== Written task ==
Make an exact copy of the entries, and keep any pictures out of it.

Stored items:
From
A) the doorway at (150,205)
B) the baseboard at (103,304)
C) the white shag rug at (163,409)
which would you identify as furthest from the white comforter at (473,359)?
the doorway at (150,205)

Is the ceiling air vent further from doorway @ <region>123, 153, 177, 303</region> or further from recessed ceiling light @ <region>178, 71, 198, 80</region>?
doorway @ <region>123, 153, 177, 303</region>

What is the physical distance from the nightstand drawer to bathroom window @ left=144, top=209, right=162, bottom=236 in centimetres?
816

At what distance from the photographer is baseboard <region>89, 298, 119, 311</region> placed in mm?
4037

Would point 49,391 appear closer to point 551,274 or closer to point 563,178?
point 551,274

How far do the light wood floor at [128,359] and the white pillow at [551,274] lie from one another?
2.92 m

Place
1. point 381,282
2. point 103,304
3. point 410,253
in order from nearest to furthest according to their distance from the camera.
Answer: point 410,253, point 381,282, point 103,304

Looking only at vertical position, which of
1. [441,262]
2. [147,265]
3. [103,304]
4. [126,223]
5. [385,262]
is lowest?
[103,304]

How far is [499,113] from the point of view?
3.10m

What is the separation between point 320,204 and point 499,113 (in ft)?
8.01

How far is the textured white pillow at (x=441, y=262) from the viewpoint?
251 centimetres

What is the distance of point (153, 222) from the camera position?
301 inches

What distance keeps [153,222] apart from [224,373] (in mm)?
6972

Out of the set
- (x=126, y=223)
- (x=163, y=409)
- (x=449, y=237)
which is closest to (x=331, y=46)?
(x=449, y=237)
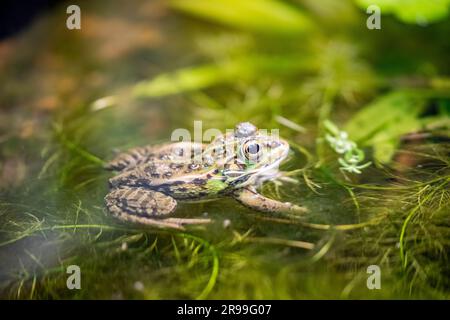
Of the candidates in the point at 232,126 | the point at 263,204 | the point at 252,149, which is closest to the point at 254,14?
the point at 232,126

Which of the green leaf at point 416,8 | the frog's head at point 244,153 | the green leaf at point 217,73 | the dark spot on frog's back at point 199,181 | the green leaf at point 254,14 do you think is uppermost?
the green leaf at point 254,14

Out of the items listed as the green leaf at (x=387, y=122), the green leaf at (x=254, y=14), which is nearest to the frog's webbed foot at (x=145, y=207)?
the green leaf at (x=387, y=122)

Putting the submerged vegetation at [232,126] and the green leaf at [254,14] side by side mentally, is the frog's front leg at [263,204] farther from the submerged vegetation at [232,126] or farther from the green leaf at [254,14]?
the green leaf at [254,14]

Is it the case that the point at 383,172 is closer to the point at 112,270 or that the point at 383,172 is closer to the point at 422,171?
the point at 422,171

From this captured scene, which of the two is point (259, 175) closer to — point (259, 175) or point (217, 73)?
point (259, 175)

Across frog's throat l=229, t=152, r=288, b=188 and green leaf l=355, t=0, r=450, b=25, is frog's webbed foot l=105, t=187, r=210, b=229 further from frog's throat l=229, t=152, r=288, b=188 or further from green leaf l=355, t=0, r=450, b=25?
green leaf l=355, t=0, r=450, b=25

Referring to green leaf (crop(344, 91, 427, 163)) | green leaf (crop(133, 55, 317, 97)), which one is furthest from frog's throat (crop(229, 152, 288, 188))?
green leaf (crop(133, 55, 317, 97))
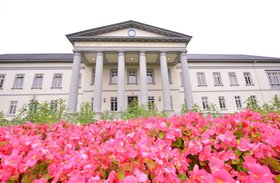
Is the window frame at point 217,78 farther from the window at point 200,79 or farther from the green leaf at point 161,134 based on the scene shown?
the green leaf at point 161,134

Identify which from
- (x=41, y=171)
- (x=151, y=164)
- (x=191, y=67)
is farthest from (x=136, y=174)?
(x=191, y=67)

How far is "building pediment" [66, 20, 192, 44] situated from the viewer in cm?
1797

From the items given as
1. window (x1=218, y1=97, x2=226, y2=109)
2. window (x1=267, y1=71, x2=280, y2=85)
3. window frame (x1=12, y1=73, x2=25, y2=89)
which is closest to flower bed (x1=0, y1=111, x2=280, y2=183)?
window (x1=218, y1=97, x2=226, y2=109)

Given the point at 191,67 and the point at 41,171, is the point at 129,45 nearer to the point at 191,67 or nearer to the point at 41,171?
the point at 191,67

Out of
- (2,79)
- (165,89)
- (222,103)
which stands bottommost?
(222,103)

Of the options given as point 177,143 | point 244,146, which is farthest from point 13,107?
point 244,146

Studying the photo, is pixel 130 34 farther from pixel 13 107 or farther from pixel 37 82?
pixel 13 107

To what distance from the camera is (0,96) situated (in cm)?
2125

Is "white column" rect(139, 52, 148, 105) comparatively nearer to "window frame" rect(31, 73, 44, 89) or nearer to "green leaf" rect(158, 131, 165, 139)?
"green leaf" rect(158, 131, 165, 139)

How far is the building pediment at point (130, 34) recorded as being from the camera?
17969 mm

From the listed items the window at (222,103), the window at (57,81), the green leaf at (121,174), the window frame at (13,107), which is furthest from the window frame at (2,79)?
the window at (222,103)

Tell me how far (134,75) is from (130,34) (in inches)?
229

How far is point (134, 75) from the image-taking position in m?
22.1

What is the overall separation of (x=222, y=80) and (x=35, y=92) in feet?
93.1
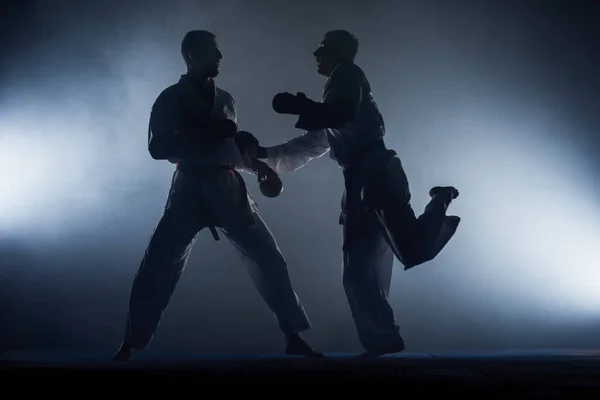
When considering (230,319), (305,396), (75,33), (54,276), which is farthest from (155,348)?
(305,396)

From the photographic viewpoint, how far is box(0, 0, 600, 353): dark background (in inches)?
135

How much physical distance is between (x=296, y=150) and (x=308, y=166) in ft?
2.93

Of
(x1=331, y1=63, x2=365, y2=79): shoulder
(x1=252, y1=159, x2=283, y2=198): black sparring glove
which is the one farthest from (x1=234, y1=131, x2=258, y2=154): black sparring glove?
(x1=331, y1=63, x2=365, y2=79): shoulder

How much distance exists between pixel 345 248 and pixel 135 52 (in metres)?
2.14

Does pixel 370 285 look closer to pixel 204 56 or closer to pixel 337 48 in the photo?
pixel 337 48

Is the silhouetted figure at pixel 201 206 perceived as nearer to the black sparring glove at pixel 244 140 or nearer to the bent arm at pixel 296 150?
the black sparring glove at pixel 244 140

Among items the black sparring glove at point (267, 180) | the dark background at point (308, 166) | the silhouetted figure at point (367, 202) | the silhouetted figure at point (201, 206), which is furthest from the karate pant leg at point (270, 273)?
the dark background at point (308, 166)

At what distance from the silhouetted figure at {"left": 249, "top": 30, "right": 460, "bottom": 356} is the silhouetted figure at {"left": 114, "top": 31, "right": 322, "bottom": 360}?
209 millimetres

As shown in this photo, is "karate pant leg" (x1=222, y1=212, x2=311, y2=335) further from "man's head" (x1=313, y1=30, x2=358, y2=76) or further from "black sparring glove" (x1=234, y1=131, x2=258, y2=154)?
"man's head" (x1=313, y1=30, x2=358, y2=76)

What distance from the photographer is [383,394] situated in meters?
1.03

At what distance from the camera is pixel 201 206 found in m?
2.45

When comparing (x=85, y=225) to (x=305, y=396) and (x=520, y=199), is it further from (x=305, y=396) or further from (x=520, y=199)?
(x=305, y=396)

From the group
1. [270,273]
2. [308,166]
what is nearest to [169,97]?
[270,273]

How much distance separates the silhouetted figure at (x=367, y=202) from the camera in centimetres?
228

== Right answer ==
From
A) the doorway at (150,205)
B) the baseboard at (103,304)
C) the white shag rug at (163,409)
which would you identify as furthest from the white comforter at (473,359)?
the doorway at (150,205)

Is the ceiling air vent further from doorway @ <region>123, 153, 177, 303</region> or further from recessed ceiling light @ <region>178, 71, 198, 80</region>?
doorway @ <region>123, 153, 177, 303</region>

What is the physical distance from the nightstand drawer to bathroom window @ left=144, top=209, right=162, bottom=236 in centimetres?
816

At what distance from the photographer is baseboard <region>89, 298, 119, 311</region> placed in mm?
4037

Would point 49,391 appear closer to point 551,274 or closer to point 563,178?
point 551,274

How far do the light wood floor at [128,359] and the white pillow at [551,274] lie from one another?
2.92 m

Place
1. point 381,282
2. point 103,304
3. point 410,253
in order from nearest to furthest according to their distance from the camera.
Answer: point 410,253, point 381,282, point 103,304

Looking only at vertical position, which of
1. [441,262]
2. [147,265]
3. [103,304]
4. [126,223]
5. [385,262]
is lowest?
[103,304]

How far is [499,113] from the point of view?
3.10m

What is the separation between point 320,204 and point 499,113 (in ft)?
8.01

How far is the textured white pillow at (x=441, y=262) from the viewpoint?
251 centimetres

What is the distance of point (153, 222) from the camera position?
301 inches

What distance keeps [153,222] apart from [224,373] (in mm)?
6972

Out of the set
- (x=126, y=223)
- (x=163, y=409)
- (x=449, y=237)
which is closest to (x=331, y=46)?
(x=449, y=237)
Of the candidates in the point at 232,126 | the point at 263,204 | the point at 252,149, which is closest to the point at 254,14?
the point at 232,126

Which of the green leaf at point 416,8 | the frog's head at point 244,153 | the green leaf at point 217,73 | the dark spot on frog's back at point 199,181 | the green leaf at point 254,14 do you think is uppermost?
the green leaf at point 254,14

Out of the items listed as the green leaf at (x=387, y=122), the green leaf at (x=254, y=14), which is nearest to the frog's webbed foot at (x=145, y=207)?
the green leaf at (x=387, y=122)

Putting the submerged vegetation at [232,126] and the green leaf at [254,14] side by side mentally, is the frog's front leg at [263,204] farther from the submerged vegetation at [232,126] or farther from the green leaf at [254,14]?
the green leaf at [254,14]

Is it the case that the point at 383,172 is closer to the point at 112,270 or that the point at 383,172 is closer to the point at 422,171?
the point at 422,171

From this captured scene, which of the two is point (259, 175) closer to — point (259, 175) or point (217, 73)?
point (259, 175)

Across frog's throat l=229, t=152, r=288, b=188 and green leaf l=355, t=0, r=450, b=25, is frog's webbed foot l=105, t=187, r=210, b=229 further from frog's throat l=229, t=152, r=288, b=188 or further from green leaf l=355, t=0, r=450, b=25?
green leaf l=355, t=0, r=450, b=25

Referring to green leaf (crop(344, 91, 427, 163)) | green leaf (crop(133, 55, 317, 97)), which one is furthest from frog's throat (crop(229, 152, 288, 188))?
green leaf (crop(133, 55, 317, 97))
Is the window frame at point 217,78 farther from the window at point 200,79 or farther from the green leaf at point 161,134 based on the scene shown?
the green leaf at point 161,134

Identify which from
- (x=41, y=171)
- (x=151, y=164)
- (x=191, y=67)
is farthest from (x=136, y=174)?
(x=191, y=67)

How far is "building pediment" [66, 20, 192, 44] situated from the viewer in cm?
1797

From the items given as
1. window (x1=218, y1=97, x2=226, y2=109)
2. window (x1=267, y1=71, x2=280, y2=85)
3. window frame (x1=12, y1=73, x2=25, y2=89)
which is closest to flower bed (x1=0, y1=111, x2=280, y2=183)?
window (x1=218, y1=97, x2=226, y2=109)

Given the point at 191,67 and the point at 41,171, is the point at 129,45 nearer to the point at 191,67 or nearer to the point at 41,171?
the point at 191,67

Out of
- (2,79)
- (165,89)
- (222,103)
which stands bottommost?
(222,103)

Of the options given as point 177,143 | point 244,146, which is farthest from point 13,107?
point 244,146

Studying the photo, is pixel 130 34 farther from pixel 13 107 or farther from pixel 37 82?
pixel 13 107

To what distance from the camera is (0,96) situated (in cm)?
2125

Is "white column" rect(139, 52, 148, 105) comparatively nearer to "window frame" rect(31, 73, 44, 89) or nearer to "green leaf" rect(158, 131, 165, 139)?
"green leaf" rect(158, 131, 165, 139)

How far is the building pediment at point (130, 34) recorded as being from the camera?
17969 mm

From the listed items the window at (222,103), the window at (57,81), the green leaf at (121,174), the window frame at (13,107), which is furthest from the window frame at (2,79)?
the window at (222,103)

Tell me how far (134,75) is from (130,34) (in inches)?
229

How far is point (134, 75) from the image-taking position in m?
22.1

What is the overall separation of (x=222, y=80) and (x=35, y=92) in feet?
93.1
When considering (230,319), (305,396), (75,33), (54,276), which is farthest from (155,348)?
(305,396)

From the photographic viewpoint, how far is box(0, 0, 600, 353): dark background (in inches)?
135

How much physical distance is between (x=296, y=150) and (x=308, y=166) in ft?
2.93

Of
(x1=331, y1=63, x2=365, y2=79): shoulder
(x1=252, y1=159, x2=283, y2=198): black sparring glove
which is the one farthest from (x1=234, y1=131, x2=258, y2=154): black sparring glove?
(x1=331, y1=63, x2=365, y2=79): shoulder

How much distance exists between pixel 345 248 and pixel 135 52 (in metres)?
2.14

Does pixel 370 285 look closer to pixel 204 56 or closer to pixel 337 48 in the photo?
pixel 337 48

Is the silhouetted figure at pixel 201 206 perceived as nearer to the black sparring glove at pixel 244 140 or nearer to the bent arm at pixel 296 150?
the black sparring glove at pixel 244 140

Among items the black sparring glove at point (267, 180) | the dark background at point (308, 166) | the silhouetted figure at point (367, 202) | the silhouetted figure at point (201, 206), which is furthest from the karate pant leg at point (270, 273)?
the dark background at point (308, 166)

At what distance from the silhouetted figure at {"left": 249, "top": 30, "right": 460, "bottom": 356} is the silhouetted figure at {"left": 114, "top": 31, "right": 322, "bottom": 360}?
209 millimetres

As shown in this photo, is "karate pant leg" (x1=222, y1=212, x2=311, y2=335) further from "man's head" (x1=313, y1=30, x2=358, y2=76) or further from "black sparring glove" (x1=234, y1=131, x2=258, y2=154)?
"man's head" (x1=313, y1=30, x2=358, y2=76)

What distance from the photographer is [383,394] situated in meters?
1.03

At what distance from the camera is pixel 201 206 found in m?
2.45

When comparing (x=85, y=225) to (x=305, y=396) and (x=520, y=199), is it further from (x=305, y=396) or further from (x=520, y=199)?
(x=305, y=396)

From the group
1. [270,273]
2. [308,166]
what is nearest to [169,97]?
[270,273]

How much distance separates the silhouetted figure at (x=367, y=202) from the camera in centimetres?
228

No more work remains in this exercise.